> **ФРАГМЕНТ ТЕКСТА**
----

В для-себя-бытии выступает определение идеальности. Наличное бытие, взятое ближайшим образом лишь со стороны его бытия или его утвердительности, обладает реальностью (§ 91 "Энциклопедии"), и, следовательно, конечность также ближайшим образом выступает в определении реальности. Но истину конечного составляет, наоборот, его идеальность. И точно так же бесконечное рассудка, которое ставится им рядом с конечным, само есть одно из двух конечных, есть неистинное, идеальное.

"Эта идеальность конечного есть основное положение философии, и каждое подлинно философское учение есть поэтому идеализм. Важно только не принимать за бесконечное то, что по своему определению тотчас же превращается в особенное и конечное" [3, 234]. Философию и Гегеля интересует идеальное конечного, а не "реальное бесконечного" в качестве какой-то рассудочной фикции, чистой абстракции, возводящей пустую форму, пустое мышление всеобщего понятия бытия в качестве самостоятельной родовой сущности. Искусство в своих высших формах и приходит к идеальному конечного, пытается обозначить идеальное конечного в своих образованиях, преобразуя пустое превращение представлений в некоторое значимое целое, некую символическую структуру. Как в этом же разделе "Энциклопедии", но в другом параграфе Гегель пишет о порочности взаимоперехода некоего нечто, наличного бытия, в некоторое другое, которое оказывается таким же нечто (§ 94: "Эта бесконечность есть дурная, или отрицательная, бесконечность, так как она есть не что иное, как отрицание конечного, которое, однако, снова возникает и, следовательно, не снимается; или, иными словами, эта бесконечность выражает только долженствование снятия конечного" [3, 232]), так и мы, разбирая выше параграф 78 "Энциклопедии", говорили о том, как произведение искусства обнаруживает не безразличную смену представлений, а некоторое специально организованное их действие, которое открывает нам, как наши представления есть внутренне опосредованные целостности, способные привести нас к реальности духовной субстанции.

----

> **ИСХОДНЫЕ ДАННЫЕ**
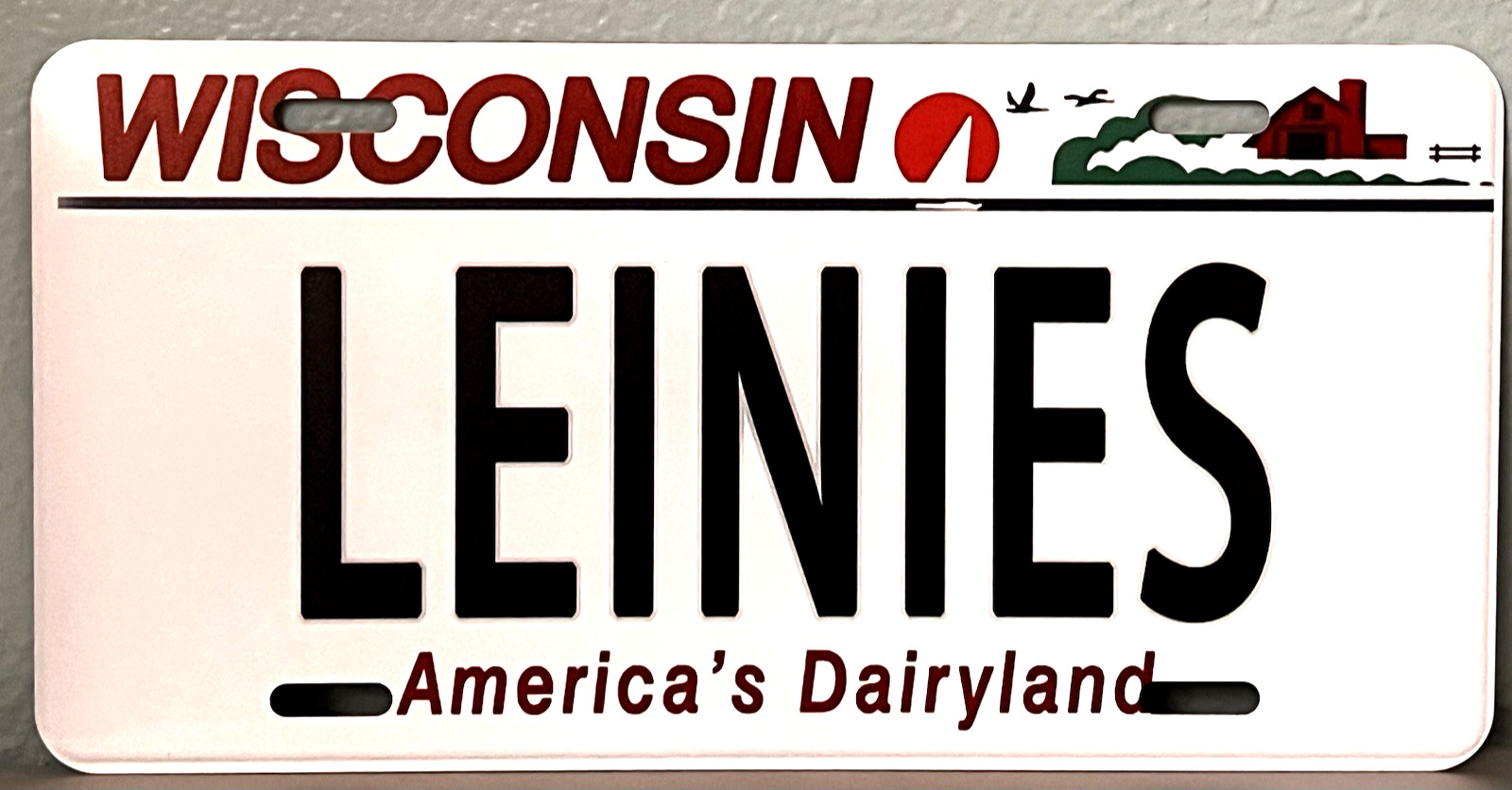 LEINIES LEINENKUGELS WISCONSIN LICENSE PLATE 6″X12″ AMERICAS DAIRYLAND ALUMINUM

----

> **ЗАДАНИЕ 1**
Что, согласно фрагменту об идеальности конечного, составляет истину конечного?
> **ЗАДАНИЕ 2**
Назовите все параграфы «Энциклопедии», на которые ссылается фрагмент об идеальности конечного.
> **ЗАДАНИЕ 3**
Продолжите фрагмент об идеальности конечного, начав сразу после его последнего предложения.

> **ОТВЕТ 1**
Его идеальность.

> **ОТВЕТ 2**
§ 91, § 94, § 78.

> **ОТВЕТ 3**
В принципе, о подобном параллелизме говорит и сам Гегель в параграфе 114: "Так как субстанциально во всем этом одно и то же понятие, то в развитии сущности встречаются те же самые определения, что и в развитии бытия, но в рефлектированной форме. Таким образом, вместо бытия и ничто выступают теперь формы положительного и отрицательного. Положительное в качестве тождества соответствует лишенному противоположности бытию, а отрицательное развито (светится видимостью в самом себе) как различие. Затем, здесь самостановление как основание наличного бытия, рефлектированного из основания, есть существование и т. д." [3, 268].

Итак, предварительно нам кажется, что наше объяснение отношения зрителя со сценой, соотношения сопереживания действию и страданиям героев и самому переживанию этого страдания, самому подчинению через свою свободную волю неким действующим субстанциальным силам, неким понятиям, это объяснение должно при этом не противоречить тому чувству, которое возникает у носителя обыденного сознания, когда он уходит из театра. Этому обыденному сознанию принадлежат и те, кто в силу своего образования имеет возможность понятийного осмысления театрального действия, т. е. речь идет именно о естественных человеческих реакциях.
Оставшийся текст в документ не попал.